Unlike other jurisdictions with a Legal Information Institute, like Hong Kong and New Zealand, Singapore is not an easy place to get legal information easily for free. Furthermore, the legal profession’s obsession with PDF makes accessing such information difficult for computers. This tool makes it much easier to access such information for computers. The results had already allowed to make a time comparison of decisions pretty easily.

Show the number and average length of PDPC Decisions since April 2016

Things I learnt

pdpc-decisions uses Python, which is remarkable because it is a language I picked up less than a year with very little offline or online training. Besides dealing with a new programming language, I also had to figure out how to use web scraping tools like selenium and beautiful soup, as well as python testing tools such as pytest. (Coverage is 94%!)

I also got to experiment with distributing a software, primarily via docker. This tool is especially well suited to be run as a image, since it is best run only once. Not only did I try and succeed at getting automated builds done, I also managed to setup continuous integration through Travis-CI.

So, the unit tests and the automated testing and builds work. Hopefully I have made code that can be easier to maintain. Since reaching v 1.o, I will be leaving this code alone for a while.

What’s Next?

Of course the code is not perfect. I have spotted a few typos here and there. I might want to leave it alone to collect a few more bugs before I create a new version.

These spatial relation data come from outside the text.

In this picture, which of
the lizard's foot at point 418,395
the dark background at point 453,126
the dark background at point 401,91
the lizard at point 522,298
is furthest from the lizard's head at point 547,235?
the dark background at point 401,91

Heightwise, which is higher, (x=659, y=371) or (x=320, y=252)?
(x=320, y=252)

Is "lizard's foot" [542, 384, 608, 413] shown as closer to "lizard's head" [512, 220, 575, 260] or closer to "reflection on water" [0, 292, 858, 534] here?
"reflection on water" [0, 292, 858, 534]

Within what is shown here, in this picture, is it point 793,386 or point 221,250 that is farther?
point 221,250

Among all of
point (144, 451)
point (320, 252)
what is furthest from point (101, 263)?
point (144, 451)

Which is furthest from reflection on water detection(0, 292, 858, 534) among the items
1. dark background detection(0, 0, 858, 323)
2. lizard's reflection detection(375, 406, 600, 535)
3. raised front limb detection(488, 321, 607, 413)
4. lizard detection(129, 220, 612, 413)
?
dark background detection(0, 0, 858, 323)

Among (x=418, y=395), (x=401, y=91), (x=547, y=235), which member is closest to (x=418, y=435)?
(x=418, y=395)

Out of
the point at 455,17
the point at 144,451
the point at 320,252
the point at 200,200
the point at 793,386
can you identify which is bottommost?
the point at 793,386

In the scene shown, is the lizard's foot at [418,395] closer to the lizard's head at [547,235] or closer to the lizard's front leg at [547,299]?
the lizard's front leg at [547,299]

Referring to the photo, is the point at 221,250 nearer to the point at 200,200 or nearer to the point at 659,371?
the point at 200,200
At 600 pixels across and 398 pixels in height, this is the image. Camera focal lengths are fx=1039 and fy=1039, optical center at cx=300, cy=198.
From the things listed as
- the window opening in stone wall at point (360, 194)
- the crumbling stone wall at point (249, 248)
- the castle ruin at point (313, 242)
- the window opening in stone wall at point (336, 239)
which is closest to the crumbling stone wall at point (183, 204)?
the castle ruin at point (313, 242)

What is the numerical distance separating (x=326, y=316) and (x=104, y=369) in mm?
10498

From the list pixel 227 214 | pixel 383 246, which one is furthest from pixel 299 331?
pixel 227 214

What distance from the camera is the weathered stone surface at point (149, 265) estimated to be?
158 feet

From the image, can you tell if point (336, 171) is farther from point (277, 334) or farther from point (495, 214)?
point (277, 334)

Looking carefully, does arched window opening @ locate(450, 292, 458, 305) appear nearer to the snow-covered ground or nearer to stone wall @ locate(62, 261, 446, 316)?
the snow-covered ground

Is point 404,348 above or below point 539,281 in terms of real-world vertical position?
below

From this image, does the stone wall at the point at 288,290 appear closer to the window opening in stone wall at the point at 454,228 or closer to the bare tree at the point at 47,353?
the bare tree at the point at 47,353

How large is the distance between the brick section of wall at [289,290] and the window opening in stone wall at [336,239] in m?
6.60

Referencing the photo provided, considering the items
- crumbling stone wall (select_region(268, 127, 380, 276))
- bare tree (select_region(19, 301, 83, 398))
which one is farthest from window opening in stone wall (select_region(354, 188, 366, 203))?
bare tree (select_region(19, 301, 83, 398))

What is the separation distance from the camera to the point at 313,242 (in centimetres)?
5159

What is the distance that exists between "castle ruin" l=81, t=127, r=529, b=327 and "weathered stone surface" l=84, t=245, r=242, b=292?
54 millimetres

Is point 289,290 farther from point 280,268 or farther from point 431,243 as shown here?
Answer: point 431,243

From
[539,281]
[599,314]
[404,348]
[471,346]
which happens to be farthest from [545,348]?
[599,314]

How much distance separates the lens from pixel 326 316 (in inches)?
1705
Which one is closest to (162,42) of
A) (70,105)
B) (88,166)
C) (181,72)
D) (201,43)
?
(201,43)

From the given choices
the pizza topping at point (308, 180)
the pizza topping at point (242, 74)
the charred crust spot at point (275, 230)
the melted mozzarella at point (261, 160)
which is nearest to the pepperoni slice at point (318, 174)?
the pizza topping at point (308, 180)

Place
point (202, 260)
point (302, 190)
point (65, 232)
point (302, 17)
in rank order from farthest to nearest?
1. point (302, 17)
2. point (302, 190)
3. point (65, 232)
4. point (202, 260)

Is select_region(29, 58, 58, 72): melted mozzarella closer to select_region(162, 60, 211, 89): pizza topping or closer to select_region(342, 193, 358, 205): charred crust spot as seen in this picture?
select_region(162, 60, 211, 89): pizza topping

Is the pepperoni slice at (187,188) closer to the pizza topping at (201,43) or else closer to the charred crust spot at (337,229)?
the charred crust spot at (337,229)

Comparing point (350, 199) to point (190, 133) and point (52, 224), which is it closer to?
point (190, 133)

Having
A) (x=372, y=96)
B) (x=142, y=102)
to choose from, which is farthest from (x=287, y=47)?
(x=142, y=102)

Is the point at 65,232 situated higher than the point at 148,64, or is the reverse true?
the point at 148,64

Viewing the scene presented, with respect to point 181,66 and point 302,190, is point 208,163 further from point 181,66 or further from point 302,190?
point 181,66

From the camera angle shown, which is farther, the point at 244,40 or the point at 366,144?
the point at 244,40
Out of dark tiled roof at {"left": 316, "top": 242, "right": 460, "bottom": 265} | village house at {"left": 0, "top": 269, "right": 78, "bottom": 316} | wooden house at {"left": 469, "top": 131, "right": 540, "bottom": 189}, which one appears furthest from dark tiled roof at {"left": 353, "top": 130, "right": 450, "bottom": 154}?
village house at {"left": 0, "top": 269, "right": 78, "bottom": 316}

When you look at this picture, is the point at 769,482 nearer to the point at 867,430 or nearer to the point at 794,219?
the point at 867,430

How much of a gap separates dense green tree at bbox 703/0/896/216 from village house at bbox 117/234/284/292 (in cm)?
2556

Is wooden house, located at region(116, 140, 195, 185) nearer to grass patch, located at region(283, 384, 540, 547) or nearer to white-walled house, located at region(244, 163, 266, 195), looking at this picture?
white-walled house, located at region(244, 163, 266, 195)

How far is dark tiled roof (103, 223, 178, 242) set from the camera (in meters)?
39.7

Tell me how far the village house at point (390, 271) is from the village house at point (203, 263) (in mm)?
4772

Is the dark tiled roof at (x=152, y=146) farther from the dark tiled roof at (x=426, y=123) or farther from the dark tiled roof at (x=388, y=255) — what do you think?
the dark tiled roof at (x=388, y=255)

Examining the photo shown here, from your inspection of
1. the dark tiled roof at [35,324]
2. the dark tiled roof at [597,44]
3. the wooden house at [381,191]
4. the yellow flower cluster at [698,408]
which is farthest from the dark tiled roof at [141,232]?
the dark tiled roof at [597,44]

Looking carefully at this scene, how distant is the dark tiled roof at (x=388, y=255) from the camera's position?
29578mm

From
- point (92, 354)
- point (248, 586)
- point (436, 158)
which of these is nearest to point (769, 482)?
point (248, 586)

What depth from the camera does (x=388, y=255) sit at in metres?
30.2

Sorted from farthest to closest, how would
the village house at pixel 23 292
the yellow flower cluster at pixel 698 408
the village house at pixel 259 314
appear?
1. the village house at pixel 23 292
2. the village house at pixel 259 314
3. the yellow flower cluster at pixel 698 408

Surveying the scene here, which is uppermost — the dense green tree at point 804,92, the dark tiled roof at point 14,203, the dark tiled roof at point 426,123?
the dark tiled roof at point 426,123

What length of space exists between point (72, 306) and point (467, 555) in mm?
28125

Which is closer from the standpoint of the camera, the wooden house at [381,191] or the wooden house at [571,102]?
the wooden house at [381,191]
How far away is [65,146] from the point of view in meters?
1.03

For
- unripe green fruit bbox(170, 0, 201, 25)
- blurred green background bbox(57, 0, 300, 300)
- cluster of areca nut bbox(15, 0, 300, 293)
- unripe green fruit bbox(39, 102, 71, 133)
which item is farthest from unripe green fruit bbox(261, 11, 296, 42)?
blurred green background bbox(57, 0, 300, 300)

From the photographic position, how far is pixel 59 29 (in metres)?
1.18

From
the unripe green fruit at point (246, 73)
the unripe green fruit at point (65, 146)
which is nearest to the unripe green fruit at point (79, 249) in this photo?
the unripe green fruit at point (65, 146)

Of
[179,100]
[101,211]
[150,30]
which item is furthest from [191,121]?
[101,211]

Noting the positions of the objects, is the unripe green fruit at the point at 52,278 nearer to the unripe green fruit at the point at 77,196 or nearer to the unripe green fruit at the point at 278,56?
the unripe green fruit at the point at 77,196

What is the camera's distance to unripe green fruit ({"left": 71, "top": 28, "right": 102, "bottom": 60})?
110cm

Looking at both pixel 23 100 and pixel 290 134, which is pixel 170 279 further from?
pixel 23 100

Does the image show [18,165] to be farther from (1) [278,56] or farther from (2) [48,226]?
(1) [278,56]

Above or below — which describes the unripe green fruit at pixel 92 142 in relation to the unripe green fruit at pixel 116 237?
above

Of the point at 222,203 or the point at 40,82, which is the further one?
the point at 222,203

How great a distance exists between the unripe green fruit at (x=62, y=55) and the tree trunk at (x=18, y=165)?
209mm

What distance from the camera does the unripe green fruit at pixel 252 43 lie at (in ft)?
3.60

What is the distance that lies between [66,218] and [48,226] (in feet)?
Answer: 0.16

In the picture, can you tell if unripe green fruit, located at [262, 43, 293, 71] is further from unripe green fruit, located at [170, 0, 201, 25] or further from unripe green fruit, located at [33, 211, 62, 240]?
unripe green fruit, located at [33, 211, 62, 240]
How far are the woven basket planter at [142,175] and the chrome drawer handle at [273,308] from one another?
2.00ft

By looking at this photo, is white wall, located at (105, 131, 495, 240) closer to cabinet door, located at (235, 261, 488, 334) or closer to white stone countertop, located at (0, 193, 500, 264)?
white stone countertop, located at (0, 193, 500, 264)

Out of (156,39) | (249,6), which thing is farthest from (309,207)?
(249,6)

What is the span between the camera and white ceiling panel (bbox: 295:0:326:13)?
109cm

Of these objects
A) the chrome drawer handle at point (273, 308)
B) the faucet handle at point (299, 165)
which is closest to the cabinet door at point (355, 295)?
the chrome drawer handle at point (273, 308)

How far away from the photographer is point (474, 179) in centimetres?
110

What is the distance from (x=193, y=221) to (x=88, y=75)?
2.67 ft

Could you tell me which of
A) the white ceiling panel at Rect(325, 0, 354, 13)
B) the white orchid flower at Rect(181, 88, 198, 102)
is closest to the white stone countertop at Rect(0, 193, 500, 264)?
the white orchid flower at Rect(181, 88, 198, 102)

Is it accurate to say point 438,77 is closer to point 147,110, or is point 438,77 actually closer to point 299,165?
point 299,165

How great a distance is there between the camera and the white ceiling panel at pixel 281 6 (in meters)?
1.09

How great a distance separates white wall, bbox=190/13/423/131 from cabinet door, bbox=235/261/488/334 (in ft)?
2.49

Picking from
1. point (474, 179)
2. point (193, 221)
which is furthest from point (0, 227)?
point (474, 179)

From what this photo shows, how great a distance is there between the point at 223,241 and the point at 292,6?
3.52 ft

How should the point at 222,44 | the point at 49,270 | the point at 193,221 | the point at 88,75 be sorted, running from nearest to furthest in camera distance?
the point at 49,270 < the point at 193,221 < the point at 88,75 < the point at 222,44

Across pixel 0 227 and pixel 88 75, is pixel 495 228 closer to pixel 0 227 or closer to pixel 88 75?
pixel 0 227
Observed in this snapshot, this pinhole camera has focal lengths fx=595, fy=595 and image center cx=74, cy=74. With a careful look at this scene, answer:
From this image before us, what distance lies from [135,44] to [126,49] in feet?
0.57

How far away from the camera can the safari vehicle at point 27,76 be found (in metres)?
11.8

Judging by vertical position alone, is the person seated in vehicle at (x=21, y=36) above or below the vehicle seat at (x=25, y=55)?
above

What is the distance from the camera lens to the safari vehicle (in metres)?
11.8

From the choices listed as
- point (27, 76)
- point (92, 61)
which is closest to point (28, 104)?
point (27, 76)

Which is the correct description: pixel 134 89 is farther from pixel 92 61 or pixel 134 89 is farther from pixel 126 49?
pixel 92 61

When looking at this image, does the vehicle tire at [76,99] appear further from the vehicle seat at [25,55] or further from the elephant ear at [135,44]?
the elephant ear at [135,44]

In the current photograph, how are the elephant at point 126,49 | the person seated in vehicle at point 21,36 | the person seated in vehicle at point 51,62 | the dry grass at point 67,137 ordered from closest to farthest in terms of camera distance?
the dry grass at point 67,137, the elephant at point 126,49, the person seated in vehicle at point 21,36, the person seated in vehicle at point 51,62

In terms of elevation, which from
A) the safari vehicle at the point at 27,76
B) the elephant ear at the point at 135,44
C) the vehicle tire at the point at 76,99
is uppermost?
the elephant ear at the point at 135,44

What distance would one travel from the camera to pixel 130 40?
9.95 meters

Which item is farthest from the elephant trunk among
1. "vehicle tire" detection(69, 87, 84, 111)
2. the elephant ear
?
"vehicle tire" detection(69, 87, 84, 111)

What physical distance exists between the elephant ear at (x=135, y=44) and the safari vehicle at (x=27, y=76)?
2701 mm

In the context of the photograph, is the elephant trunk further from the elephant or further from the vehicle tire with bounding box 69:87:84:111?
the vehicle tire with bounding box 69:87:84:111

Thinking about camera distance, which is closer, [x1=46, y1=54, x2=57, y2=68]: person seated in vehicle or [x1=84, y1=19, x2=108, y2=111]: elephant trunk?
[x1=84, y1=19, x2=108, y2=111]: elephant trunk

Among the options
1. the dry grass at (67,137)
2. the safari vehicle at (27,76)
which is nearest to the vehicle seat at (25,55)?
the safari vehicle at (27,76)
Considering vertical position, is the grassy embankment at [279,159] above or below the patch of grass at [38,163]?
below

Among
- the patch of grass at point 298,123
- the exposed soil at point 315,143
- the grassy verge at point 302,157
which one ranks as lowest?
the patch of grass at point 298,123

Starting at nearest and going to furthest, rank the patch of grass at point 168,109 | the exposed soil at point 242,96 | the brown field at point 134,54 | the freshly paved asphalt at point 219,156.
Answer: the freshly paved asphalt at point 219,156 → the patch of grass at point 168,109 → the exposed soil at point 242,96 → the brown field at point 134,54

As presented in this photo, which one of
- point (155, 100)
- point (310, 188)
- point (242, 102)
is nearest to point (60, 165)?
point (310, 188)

Furthermore, the site changes so I expect the code to break soon. During the course of writing this software, I have already notice some subtle changes to the website. Since I do use this package from time to time, I will be able to maintain as and when the code changes.

The ultimate goal of this code however leads to my slow going super-project which I called zeeker. It’s a database of personal data protection resources in the cloud and I hope to expand on the source material here to create an even richer database. So this will not be the last post I will make on this topic.

I also believe that this is a code framework which can be used to scrape other types of legal cases like the Supreme Court, the State Court, or even the Strata Titles Board. However, given my interests in using enforcement decisions as a dataset, I started with PDPC first. Nevertheless, someone might find it useful so if there is an interest, please let me know!

For now though, I am going to sit back and enjoy my code. Let’s run it again! Haha!